Le principe d'impartialité est un principe général du droit administratif, qui s'applique à l'ensemble de l'action administrative, y compris dans le domaine de la commande publique. Ce principe n'est pas explicitement mentionné dans le "Code des marchés publics" alors en vigueur, mais il découle des principes fondamentaux de la commande publique, notamment le principe d'égalité de traitement des candidats.
La jurisprudence a progressivement précisé la portée de ce principe dans le domaine des marchés publics.

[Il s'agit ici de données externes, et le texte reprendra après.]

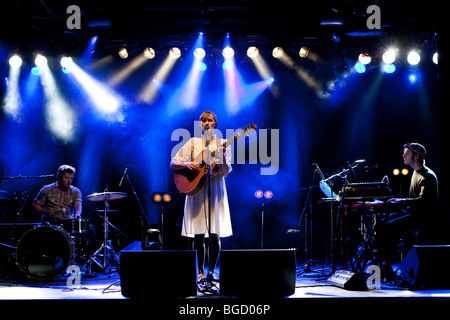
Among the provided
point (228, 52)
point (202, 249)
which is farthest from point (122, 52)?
point (202, 249)

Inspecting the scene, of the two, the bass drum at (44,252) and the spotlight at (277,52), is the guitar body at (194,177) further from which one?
the spotlight at (277,52)

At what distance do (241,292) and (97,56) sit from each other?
594 cm

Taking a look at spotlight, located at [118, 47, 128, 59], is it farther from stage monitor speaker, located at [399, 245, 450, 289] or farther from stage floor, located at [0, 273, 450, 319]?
stage monitor speaker, located at [399, 245, 450, 289]

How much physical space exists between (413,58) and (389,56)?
48 cm

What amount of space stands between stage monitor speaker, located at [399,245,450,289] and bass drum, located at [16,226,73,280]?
14.7ft

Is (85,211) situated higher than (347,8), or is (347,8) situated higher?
(347,8)

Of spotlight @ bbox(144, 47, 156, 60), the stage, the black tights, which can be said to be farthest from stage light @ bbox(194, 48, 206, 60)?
the stage

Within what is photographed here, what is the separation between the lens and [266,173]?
9.12m

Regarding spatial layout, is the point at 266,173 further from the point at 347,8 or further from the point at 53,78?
the point at 53,78

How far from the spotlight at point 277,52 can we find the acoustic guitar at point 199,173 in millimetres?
3612

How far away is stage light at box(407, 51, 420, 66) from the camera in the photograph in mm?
7574
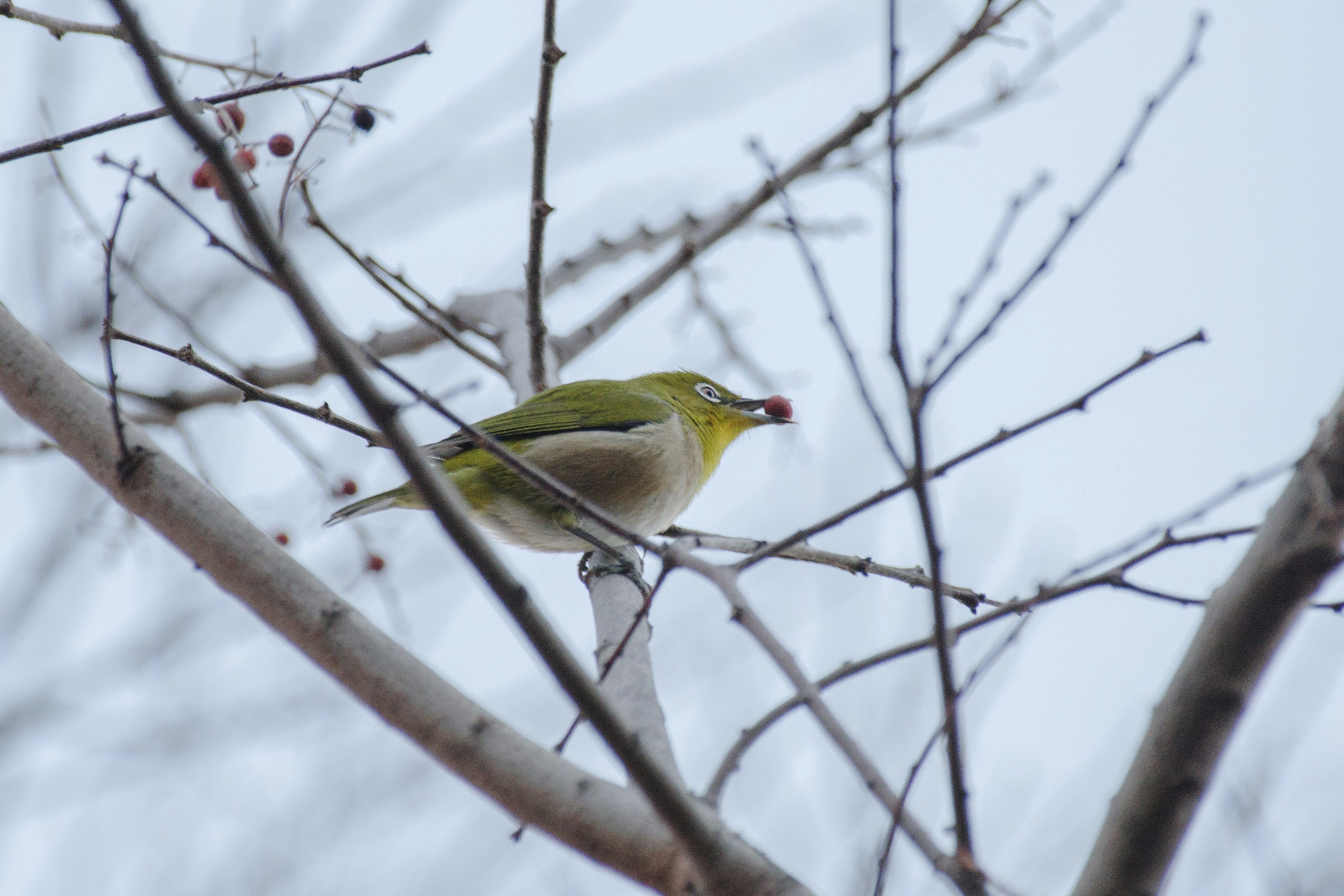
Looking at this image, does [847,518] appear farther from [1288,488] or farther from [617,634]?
[617,634]

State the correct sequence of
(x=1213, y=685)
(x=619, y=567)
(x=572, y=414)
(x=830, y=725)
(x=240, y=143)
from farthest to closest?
(x=572, y=414), (x=619, y=567), (x=240, y=143), (x=830, y=725), (x=1213, y=685)

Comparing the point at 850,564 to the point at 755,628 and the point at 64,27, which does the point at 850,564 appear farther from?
the point at 64,27

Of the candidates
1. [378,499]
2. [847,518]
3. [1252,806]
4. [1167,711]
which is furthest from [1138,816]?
[378,499]

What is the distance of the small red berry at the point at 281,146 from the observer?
4059 mm

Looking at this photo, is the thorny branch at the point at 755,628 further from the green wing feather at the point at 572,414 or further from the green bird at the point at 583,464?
the green wing feather at the point at 572,414

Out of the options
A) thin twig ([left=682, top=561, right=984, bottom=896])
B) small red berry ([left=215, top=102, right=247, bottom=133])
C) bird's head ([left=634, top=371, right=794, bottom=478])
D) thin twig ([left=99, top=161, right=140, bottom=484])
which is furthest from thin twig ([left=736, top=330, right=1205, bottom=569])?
bird's head ([left=634, top=371, right=794, bottom=478])

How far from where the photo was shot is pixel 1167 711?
1578mm

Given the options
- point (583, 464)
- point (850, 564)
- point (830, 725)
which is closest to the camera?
point (830, 725)

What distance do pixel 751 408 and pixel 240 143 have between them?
369 centimetres

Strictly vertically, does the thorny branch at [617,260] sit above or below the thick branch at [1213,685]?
above

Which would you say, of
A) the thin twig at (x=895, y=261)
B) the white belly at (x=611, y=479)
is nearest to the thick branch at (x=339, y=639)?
the thin twig at (x=895, y=261)

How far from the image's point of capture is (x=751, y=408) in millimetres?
A: 6656

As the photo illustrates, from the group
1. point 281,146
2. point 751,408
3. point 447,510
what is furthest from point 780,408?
point 447,510

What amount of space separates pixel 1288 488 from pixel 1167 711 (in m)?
0.40
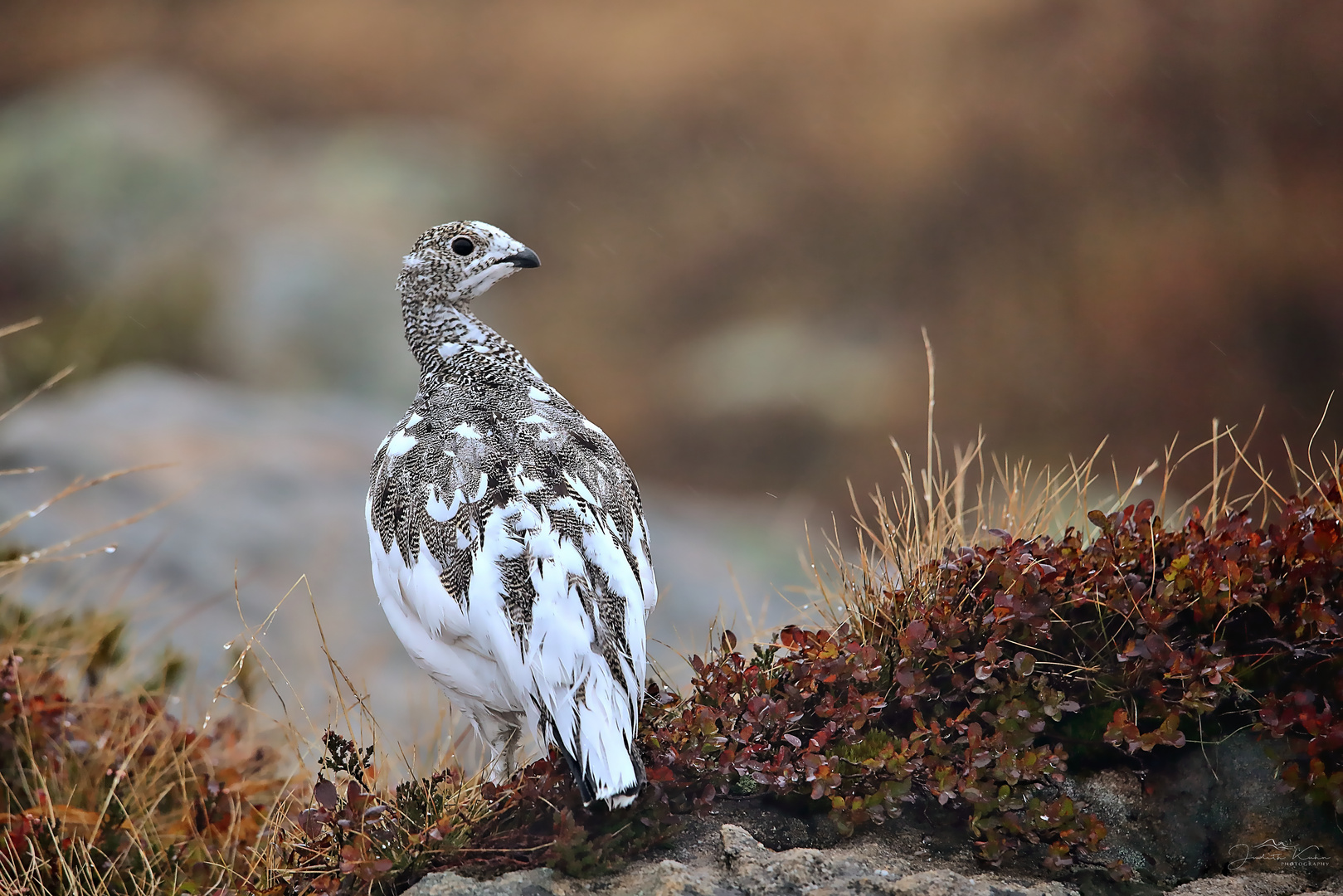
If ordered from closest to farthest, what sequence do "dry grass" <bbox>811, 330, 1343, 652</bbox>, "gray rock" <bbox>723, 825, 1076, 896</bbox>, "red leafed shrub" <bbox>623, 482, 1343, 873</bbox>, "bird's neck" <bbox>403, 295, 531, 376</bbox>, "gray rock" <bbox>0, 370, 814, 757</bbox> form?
"gray rock" <bbox>723, 825, 1076, 896</bbox>
"red leafed shrub" <bbox>623, 482, 1343, 873</bbox>
"dry grass" <bbox>811, 330, 1343, 652</bbox>
"bird's neck" <bbox>403, 295, 531, 376</bbox>
"gray rock" <bbox>0, 370, 814, 757</bbox>

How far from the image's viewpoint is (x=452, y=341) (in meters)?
3.51

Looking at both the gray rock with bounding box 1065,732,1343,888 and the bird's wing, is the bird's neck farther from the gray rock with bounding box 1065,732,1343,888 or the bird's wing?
the gray rock with bounding box 1065,732,1343,888

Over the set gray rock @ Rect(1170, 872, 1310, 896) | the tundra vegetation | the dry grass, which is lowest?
gray rock @ Rect(1170, 872, 1310, 896)

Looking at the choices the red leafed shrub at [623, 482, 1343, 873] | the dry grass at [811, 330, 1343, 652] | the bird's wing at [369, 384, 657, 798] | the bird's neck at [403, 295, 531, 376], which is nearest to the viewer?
the bird's wing at [369, 384, 657, 798]

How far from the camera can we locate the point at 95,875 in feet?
10.5

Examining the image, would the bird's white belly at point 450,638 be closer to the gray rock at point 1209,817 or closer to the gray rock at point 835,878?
the gray rock at point 835,878

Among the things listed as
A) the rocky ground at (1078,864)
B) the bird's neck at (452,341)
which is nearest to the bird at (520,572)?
the bird's neck at (452,341)

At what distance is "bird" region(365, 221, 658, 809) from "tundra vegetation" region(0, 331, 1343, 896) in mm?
197

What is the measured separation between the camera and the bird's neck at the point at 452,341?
3490mm

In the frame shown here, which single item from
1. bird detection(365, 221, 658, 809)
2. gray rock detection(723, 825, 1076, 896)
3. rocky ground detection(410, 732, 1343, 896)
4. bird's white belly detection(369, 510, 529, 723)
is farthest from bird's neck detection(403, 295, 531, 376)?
gray rock detection(723, 825, 1076, 896)

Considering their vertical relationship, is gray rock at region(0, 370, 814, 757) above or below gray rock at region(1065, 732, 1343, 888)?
above

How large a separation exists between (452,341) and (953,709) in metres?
1.89
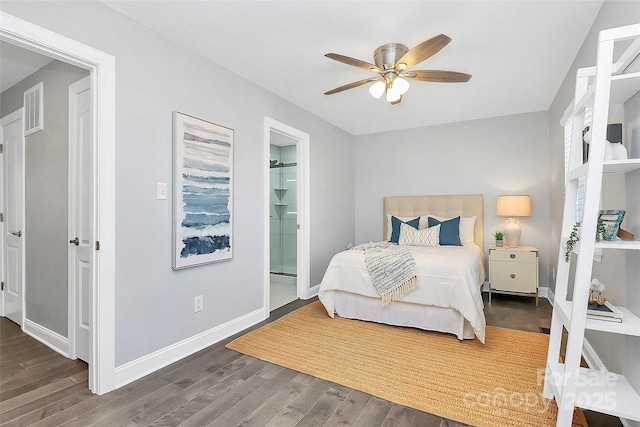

Dans le cas d'espèce, le Conseil d'État considère que plusieurs éléments sont de nature à faire naître un doute légitime sur l'impartialité de la procédure :
a) Le rôle de M. A... dans la procédure :
"M. A..., chargé par la région d'une mission d'assistance à la maîtrise d'ouvrage pour le marché litigieux, a non seulement contribué à la rédaction du cahier des clauses techniques particulières mais aussi à l'analyse des offres des candidats aux côtés des services de la région et qu'il a ainsi été susceptible d'influencer l'issue de la procédure litigieuse" (considérant 5).
b) Les liens antérieurs de M. A... avec l'attributaire du marché :
"M. A... a exercé des responsabilités importantes au sein de la SA Applicam, en qualité de directeur qualité puis de directeur des opérations et des projets, et qu'ayant occupé ces fonctions du mois de décembre 2001 au mois d'avril 2013, il n'avait donc quitté l'entreprise que moins de deux ans avant le lancement de la procédure litigieuse" (considérant 5).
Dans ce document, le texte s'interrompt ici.